Extrait fourni:

..............................

Les relations entre les glandes endocrines, le système neurovégétatif et l’appareil bronchial sont très étroites ; elles se révèlent d’habitude en cas d’asthme bronchial, entretenu très fréquemment par des déséquilibres hormonaux et des troubles de l’appareil neuro-végétatif. Les mêmes causes se retrouvent dans la pathogénèse des manifestations dites allergiques, dont le nom seul Nous dispensera de donner des définitions plus précises. Notons encore que ces manifestations et ces troubles sont tels, qu’ils constituent par leur fréquente répétition une cause d’invalidité, et provoquent chez Je patient un complexe d’infériorité, qui le pousse souvent à s’écarter de la société.
Ces brèves indications suffisent à souligner l’importance non seulement doctrinale, mais pratique du sujet de vos discussions. Elles mettent en évidence le fait que, dans le domaine oto-rhino- laryngologique, des altérations minimes en soi peuvent provoquer, dans ces structures délicates, des effets capables de compromettre, avec la fonction elle-même, l’équilibre psycho-physique du malade.
La charité du Christ, modèle et soutien de la profession médicale.
Nous avons souligné, au début de cette allocution, la nécessité de poursuivre la recherche scientifique médicale sur deux plans distincts et complémentaires, celui de l’analyse et celui des corrélations entre les organes. Mais cette recherche elle-même appelle un idéal professionnel, une conception de l’homme et du monde, qui couronne des efforts aussi ardus et leur confère une valeur permanente. Votre activité, déjà si bienfaisante en elle-même, prend alors un sens nouveau ; elle reflète non seulement la haute compétence patiemment acquise par un labeur acharné, mais aussi la volonté profonde de servir des fins spirituelles incomparablement plus nobles encore. Vous vous rappelez la réponse que le divin Maître fit aux disciples de Jean-Baptiste, qui lui demandaient de sa part : « Es-tu celui qui doit venir, ou devons-nous en attendre un autre ?» — « Allez rapporter à Jean, répondit Jésus, ce que vous avez vu et entendu : les aveugles voient, les boiteux marchent, les lépreux sont guéris, les sourds entendent, les morts ressuscitent, la bonne nouvelle est annoncée aux pauvres » (Luc, vii, 20, 22).

..............................

Informations sources:
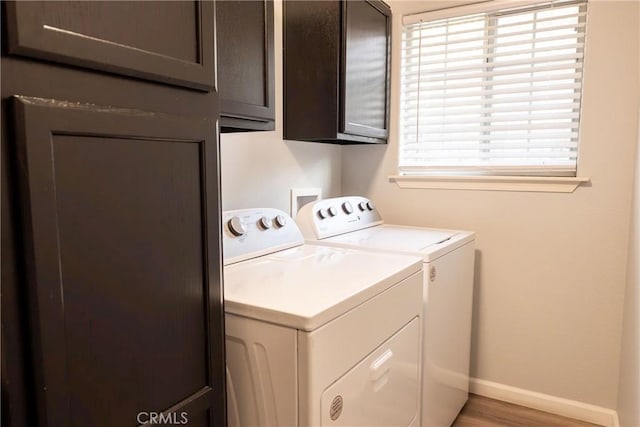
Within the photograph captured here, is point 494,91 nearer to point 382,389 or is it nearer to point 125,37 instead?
point 382,389

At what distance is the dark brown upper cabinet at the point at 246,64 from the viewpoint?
1309 millimetres

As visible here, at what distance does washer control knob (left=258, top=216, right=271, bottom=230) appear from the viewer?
162 centimetres

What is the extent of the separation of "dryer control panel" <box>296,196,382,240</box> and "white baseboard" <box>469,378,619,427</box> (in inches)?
41.4

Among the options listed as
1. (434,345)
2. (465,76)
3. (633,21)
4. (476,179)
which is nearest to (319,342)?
(434,345)

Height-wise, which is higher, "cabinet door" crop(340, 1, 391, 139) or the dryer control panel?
"cabinet door" crop(340, 1, 391, 139)

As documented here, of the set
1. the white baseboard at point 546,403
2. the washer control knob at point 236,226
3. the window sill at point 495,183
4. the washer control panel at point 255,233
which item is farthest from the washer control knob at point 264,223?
the white baseboard at point 546,403

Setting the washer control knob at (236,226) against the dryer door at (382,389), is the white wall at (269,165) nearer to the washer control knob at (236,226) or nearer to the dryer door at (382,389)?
the washer control knob at (236,226)

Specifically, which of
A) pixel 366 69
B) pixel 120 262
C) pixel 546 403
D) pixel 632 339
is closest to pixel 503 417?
pixel 546 403

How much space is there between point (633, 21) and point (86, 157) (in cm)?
220

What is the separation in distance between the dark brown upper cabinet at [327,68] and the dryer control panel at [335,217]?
1.06 feet

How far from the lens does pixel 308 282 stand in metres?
1.21

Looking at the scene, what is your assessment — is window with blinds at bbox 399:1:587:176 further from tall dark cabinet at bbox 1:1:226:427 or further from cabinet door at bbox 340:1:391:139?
tall dark cabinet at bbox 1:1:226:427

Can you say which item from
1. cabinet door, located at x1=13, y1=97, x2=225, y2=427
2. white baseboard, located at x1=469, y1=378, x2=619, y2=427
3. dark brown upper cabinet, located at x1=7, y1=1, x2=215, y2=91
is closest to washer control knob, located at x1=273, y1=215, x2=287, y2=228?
cabinet door, located at x1=13, y1=97, x2=225, y2=427

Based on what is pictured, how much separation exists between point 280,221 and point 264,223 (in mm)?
102
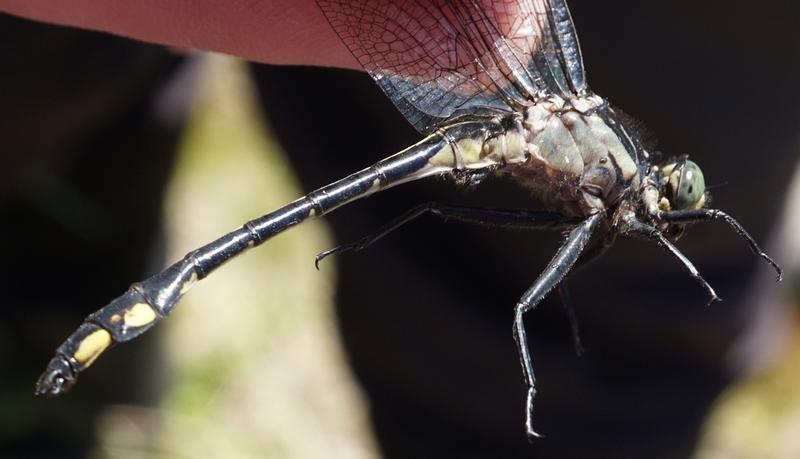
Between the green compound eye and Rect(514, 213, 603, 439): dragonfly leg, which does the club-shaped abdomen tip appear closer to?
Rect(514, 213, 603, 439): dragonfly leg

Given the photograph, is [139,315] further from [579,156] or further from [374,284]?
[374,284]

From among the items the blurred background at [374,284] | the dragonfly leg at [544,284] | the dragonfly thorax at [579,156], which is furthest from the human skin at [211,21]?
the blurred background at [374,284]

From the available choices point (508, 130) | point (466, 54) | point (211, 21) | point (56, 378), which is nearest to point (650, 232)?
point (508, 130)

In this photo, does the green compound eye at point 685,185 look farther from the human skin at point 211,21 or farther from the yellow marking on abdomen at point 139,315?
the yellow marking on abdomen at point 139,315

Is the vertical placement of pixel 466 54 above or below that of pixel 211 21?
below

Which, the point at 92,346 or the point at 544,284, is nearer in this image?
the point at 92,346

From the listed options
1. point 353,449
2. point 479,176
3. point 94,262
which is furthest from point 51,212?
point 479,176

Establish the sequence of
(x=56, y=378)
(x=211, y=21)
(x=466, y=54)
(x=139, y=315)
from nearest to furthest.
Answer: (x=56, y=378) → (x=139, y=315) → (x=211, y=21) → (x=466, y=54)

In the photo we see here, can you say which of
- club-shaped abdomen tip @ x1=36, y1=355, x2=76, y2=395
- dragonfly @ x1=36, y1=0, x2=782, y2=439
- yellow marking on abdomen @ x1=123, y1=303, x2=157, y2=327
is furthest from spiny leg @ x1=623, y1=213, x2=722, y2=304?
club-shaped abdomen tip @ x1=36, y1=355, x2=76, y2=395
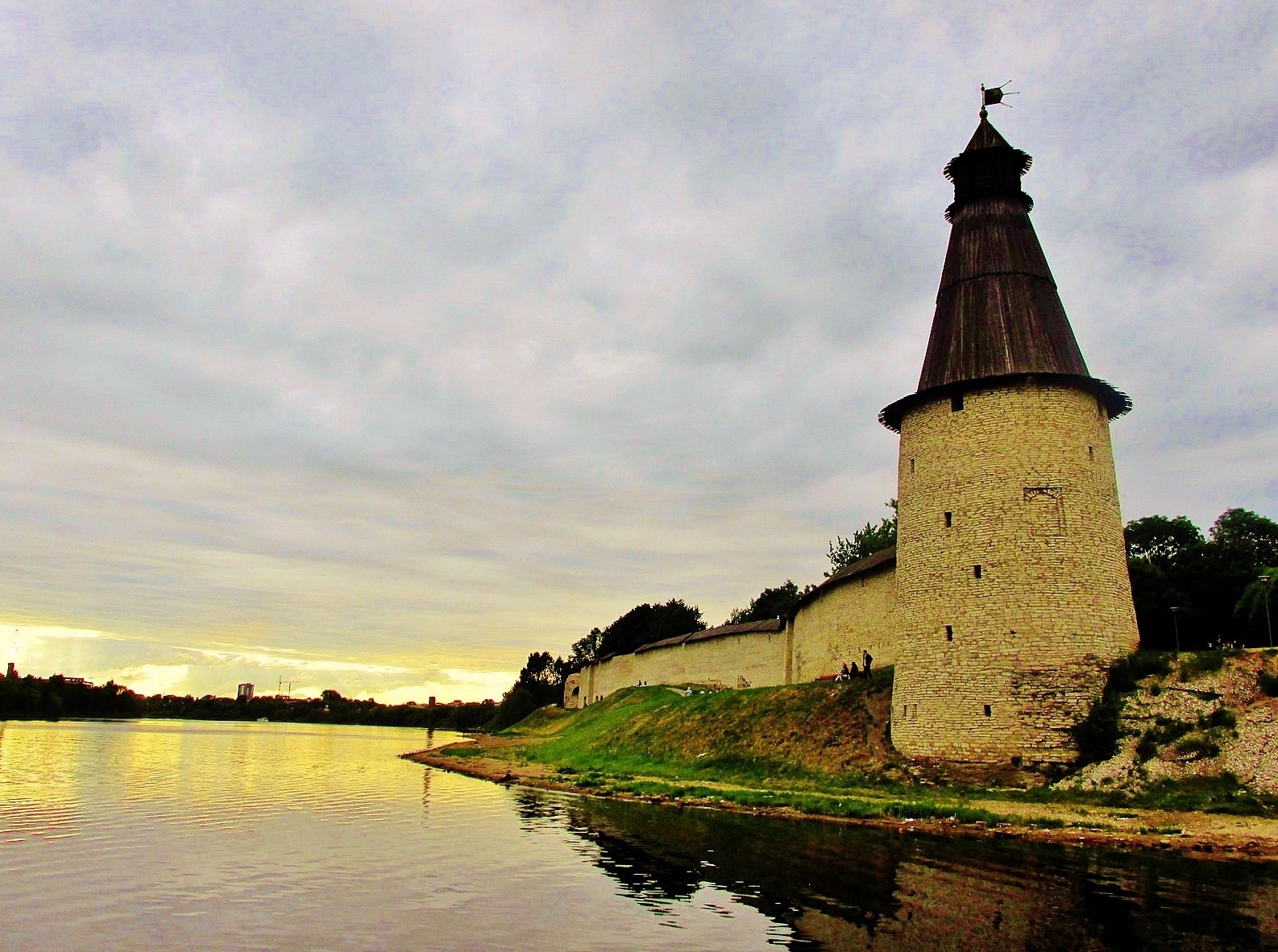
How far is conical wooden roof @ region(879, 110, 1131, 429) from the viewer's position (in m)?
26.4

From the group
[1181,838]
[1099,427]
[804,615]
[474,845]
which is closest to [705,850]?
[474,845]

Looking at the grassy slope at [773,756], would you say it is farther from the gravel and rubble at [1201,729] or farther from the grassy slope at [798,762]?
the gravel and rubble at [1201,729]

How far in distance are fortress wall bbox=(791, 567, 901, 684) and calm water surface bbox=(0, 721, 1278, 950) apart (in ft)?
45.4

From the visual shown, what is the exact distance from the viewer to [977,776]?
23.1 meters

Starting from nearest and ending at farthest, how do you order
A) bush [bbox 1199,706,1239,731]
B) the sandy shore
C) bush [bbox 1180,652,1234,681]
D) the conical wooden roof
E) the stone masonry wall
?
the sandy shore → bush [bbox 1199,706,1239,731] → bush [bbox 1180,652,1234,681] → the stone masonry wall → the conical wooden roof

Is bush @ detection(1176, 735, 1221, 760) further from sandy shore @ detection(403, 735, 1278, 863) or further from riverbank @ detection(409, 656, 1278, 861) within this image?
sandy shore @ detection(403, 735, 1278, 863)

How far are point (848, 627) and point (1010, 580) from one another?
12319 millimetres

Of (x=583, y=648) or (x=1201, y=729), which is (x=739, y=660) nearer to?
(x=1201, y=729)

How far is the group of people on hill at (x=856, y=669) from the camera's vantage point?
32.0 m

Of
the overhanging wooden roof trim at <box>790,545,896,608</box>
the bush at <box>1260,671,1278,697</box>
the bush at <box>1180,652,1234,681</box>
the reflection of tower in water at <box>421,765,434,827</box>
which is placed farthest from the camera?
the overhanging wooden roof trim at <box>790,545,896,608</box>

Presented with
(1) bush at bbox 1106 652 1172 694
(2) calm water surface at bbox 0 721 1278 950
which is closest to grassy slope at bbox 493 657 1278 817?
(1) bush at bbox 1106 652 1172 694

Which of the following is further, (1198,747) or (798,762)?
(798,762)

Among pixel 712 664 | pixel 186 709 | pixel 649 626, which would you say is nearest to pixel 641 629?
pixel 649 626

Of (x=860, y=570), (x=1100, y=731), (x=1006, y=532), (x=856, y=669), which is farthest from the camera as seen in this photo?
(x=860, y=570)
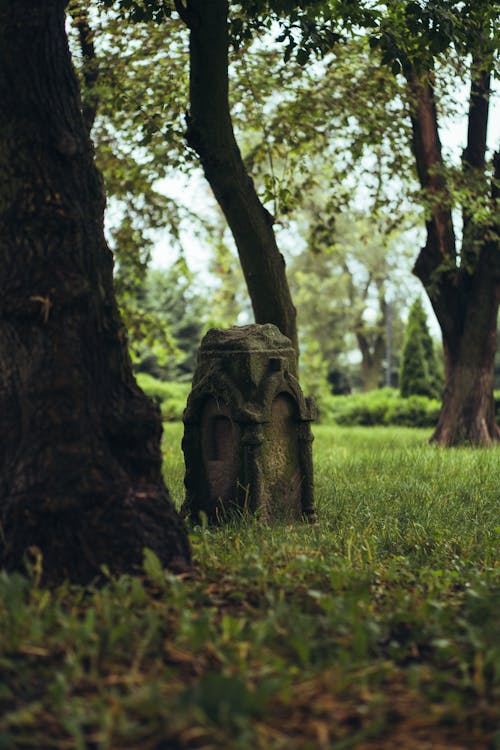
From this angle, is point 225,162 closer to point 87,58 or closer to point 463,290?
point 87,58

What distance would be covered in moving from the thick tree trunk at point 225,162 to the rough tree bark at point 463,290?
5.67 metres

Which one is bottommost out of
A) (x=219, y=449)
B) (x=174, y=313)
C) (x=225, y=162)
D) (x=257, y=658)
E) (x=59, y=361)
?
(x=257, y=658)

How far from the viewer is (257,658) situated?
317 cm

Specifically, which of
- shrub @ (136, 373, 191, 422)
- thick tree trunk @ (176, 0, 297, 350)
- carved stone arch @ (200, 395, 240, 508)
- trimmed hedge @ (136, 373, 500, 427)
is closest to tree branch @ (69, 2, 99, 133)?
thick tree trunk @ (176, 0, 297, 350)

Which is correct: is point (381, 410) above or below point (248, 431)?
below

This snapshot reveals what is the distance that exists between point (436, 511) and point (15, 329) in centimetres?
404

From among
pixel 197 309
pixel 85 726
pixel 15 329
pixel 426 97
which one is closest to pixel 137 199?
pixel 426 97

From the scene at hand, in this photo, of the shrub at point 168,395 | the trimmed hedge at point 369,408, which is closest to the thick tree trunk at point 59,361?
the trimmed hedge at point 369,408

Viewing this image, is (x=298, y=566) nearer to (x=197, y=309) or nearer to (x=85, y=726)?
(x=85, y=726)

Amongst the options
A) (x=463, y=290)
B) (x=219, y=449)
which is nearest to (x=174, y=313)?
(x=463, y=290)

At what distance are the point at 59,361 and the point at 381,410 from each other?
64.8 ft

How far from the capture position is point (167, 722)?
2.69 m

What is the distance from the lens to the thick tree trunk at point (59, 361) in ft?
13.7

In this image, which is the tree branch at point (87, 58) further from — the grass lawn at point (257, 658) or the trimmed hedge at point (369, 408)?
the trimmed hedge at point (369, 408)
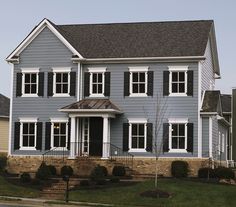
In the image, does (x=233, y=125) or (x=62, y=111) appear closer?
(x=62, y=111)

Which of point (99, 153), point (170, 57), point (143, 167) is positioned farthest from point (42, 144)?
point (170, 57)

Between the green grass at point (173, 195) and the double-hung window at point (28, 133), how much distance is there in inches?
365

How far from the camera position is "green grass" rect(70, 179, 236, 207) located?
2747cm

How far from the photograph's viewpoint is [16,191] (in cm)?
3203

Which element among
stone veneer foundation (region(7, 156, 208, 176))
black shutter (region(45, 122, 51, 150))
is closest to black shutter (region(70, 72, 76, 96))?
black shutter (region(45, 122, 51, 150))

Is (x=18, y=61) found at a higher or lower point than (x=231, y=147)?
higher

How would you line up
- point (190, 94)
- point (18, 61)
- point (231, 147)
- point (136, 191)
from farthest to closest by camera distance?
1. point (231, 147)
2. point (18, 61)
3. point (190, 94)
4. point (136, 191)

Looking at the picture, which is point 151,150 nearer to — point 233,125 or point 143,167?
point 143,167

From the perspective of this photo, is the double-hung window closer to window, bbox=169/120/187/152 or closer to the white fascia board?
the white fascia board

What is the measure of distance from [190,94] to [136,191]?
9.29m

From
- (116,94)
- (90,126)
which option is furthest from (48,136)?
(116,94)

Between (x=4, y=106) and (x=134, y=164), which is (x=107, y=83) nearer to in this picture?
(x=134, y=164)

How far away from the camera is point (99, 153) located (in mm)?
38156

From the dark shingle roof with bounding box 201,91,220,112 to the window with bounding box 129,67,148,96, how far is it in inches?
151
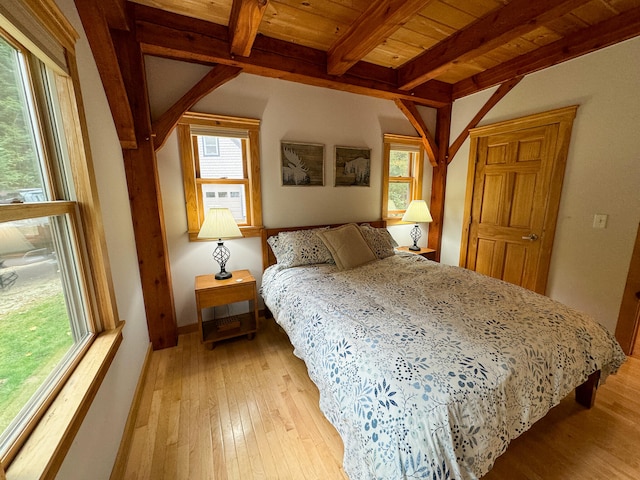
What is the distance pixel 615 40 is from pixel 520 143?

..............................

Action requise:
Reprenez l'extrait sur la recherche médicale et la charité du Christ à la suite de sa dernière phrase, et poursuivez-en la rédaction. Les fiches n'ont aucun rapport avec l'extrait.

Résultat:
Les miracles du Seigneur étaient donc des signes de son origine divine et de sa mission ; ils n’en étaient pas moins, pour les malades qui en bénéficiaient, d’immenses faveurs. Nous osons croire qu’en ces heures privilégiées, où vous réfléchissez au but ultime qui oriente vos efforts, vous évoquez parfois le passage du Christ parmi les souffrances humaines. Que de cris angoissés, d’appels insistants montaient jusqu’à lui et le suppliaient d’accorder la santé, de rendre l’usage d’un membre paralysé, d’un organe déficient ! Comme les gestes du Christ délivraient ces affligés, que les vôtres sachent aussi alléger la peine des hommes et surtout, qu’ils prolongent la volonté du divin Rédempteur de préparer ainsi les cœurs à l’avènement du Royaume de Dieu et les disposent à l’humilité et A la gratitude. Puissiez-vous également guérir les infirmités spirituelles, en remédiant A celles du corps, et goûter la joie d’une vie comblée des seuls biens qui ne passeront pas.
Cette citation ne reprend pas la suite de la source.